Donald Macintosh

In 1774 he was acting as one of Peter Williamson's penny postmen; he next found employment as a copying clerk, and was subsequently tutor in the family of Stewart of Gairntully.

In 1789 James Brown, the sole representative of the nonjuring episcopal clergy of Scotland, made Macintosh as his successor, ordaining him deacon in June 1789, and later priest.

He finally settled in Edinburgh, but made an annual tour through the Perthshire highlands as far north as Banff, Aberdeenshire, ministering to the small remnant who accepted his pastoral authority.

[1] In 1794 Macintosh unsuccessfully raised an action in the court of session against the managers of the fund for the relief of poor Scottish episcopal clergymen, who had deprived him of his salary.

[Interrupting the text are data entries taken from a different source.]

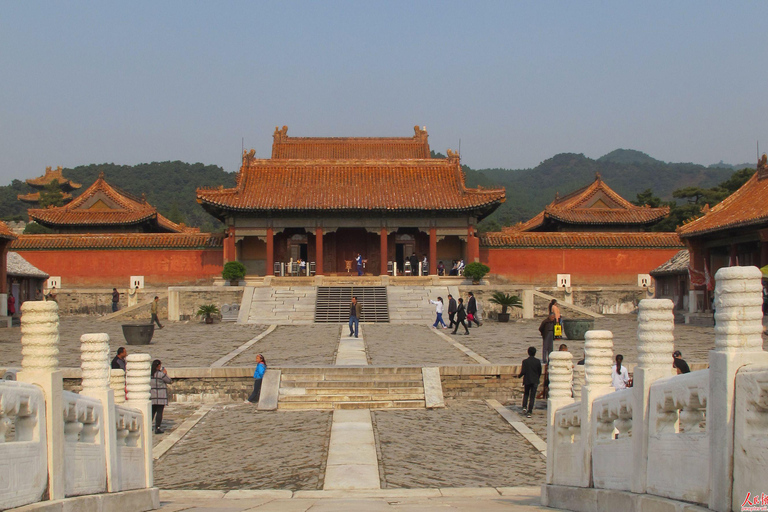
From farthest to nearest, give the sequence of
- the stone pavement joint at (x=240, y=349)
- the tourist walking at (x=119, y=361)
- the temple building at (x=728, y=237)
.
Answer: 1. the temple building at (x=728, y=237)
2. the stone pavement joint at (x=240, y=349)
3. the tourist walking at (x=119, y=361)

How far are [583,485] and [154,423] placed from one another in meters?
7.82

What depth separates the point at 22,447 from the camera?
548cm

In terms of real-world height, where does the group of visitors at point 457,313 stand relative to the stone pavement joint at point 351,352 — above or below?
above

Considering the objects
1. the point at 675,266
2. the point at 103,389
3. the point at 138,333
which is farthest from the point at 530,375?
the point at 675,266

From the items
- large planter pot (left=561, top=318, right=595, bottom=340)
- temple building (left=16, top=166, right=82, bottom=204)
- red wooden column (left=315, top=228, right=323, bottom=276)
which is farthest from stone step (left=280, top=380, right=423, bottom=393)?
temple building (left=16, top=166, right=82, bottom=204)

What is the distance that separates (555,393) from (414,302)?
2150cm

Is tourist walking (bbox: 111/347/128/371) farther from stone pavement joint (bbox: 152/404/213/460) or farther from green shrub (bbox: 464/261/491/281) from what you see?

He died unmarried at Edinburgh on 22 November 1808, the last representative of the nonjuring Scottish Episcopal church, and was buried in Greyfriars churchyard.

[1] Walter Scott drew liberally on Macintosh's work for the Gaelicized phraseology of the character Evan Dhu Maccombich in Waverley (1814).

He collected old poetry; a piece from Lochaber in 1784, Ceardach Mhic Luin, appeared in the Sean Dain (1786) of the Perth bookseller John Gillies (p. 233).